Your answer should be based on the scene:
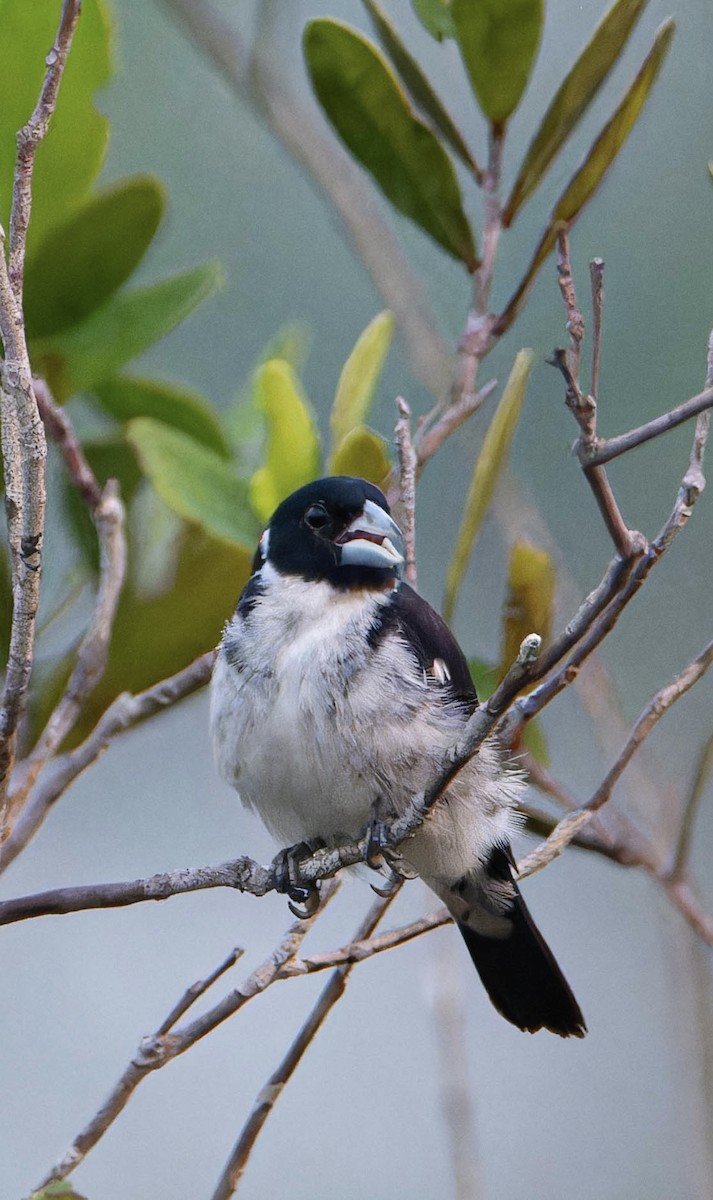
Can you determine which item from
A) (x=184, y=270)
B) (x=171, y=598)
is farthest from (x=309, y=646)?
(x=184, y=270)

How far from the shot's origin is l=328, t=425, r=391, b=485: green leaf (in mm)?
1722

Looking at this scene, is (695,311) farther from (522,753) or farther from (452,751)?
(452,751)

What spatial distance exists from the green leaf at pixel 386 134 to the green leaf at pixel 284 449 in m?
0.27

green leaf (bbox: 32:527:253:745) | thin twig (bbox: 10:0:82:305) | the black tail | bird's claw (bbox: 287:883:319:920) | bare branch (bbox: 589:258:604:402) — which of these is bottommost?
the black tail

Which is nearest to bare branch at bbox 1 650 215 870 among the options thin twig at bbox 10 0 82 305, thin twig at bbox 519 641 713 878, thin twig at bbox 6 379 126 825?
thin twig at bbox 6 379 126 825

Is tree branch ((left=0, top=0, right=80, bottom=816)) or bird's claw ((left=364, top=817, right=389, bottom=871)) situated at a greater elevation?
tree branch ((left=0, top=0, right=80, bottom=816))

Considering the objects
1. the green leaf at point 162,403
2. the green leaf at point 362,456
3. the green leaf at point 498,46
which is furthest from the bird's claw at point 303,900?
the green leaf at point 498,46

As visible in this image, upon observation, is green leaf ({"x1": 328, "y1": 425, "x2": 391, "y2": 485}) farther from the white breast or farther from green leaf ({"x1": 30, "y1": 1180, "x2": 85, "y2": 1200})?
green leaf ({"x1": 30, "y1": 1180, "x2": 85, "y2": 1200})

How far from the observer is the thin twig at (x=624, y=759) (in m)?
1.43

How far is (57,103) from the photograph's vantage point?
1.69 m

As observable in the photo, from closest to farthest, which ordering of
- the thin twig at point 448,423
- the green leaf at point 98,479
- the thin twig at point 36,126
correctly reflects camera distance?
1. the thin twig at point 36,126
2. the thin twig at point 448,423
3. the green leaf at point 98,479

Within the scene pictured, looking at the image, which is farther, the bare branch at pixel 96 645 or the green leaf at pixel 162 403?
the green leaf at pixel 162 403

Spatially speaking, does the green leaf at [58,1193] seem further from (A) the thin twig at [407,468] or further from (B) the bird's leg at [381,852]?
(A) the thin twig at [407,468]

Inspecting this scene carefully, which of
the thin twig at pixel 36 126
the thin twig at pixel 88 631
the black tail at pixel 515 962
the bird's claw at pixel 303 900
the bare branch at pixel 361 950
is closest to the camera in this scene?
the thin twig at pixel 36 126
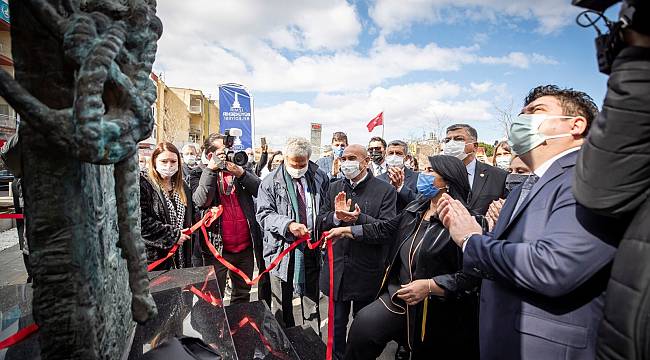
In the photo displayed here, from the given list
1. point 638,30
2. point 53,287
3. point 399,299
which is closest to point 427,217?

- - - -

Express everything from the line containing "In the photo displayed" down to the end of the data as a JSON list of strings, one string per line, with blank lines left out.

[
  "In the photo displayed here, from the given list",
  "1. point 638,30",
  "2. point 53,287",
  "3. point 399,299",
  "which is closest to point 427,217?"
]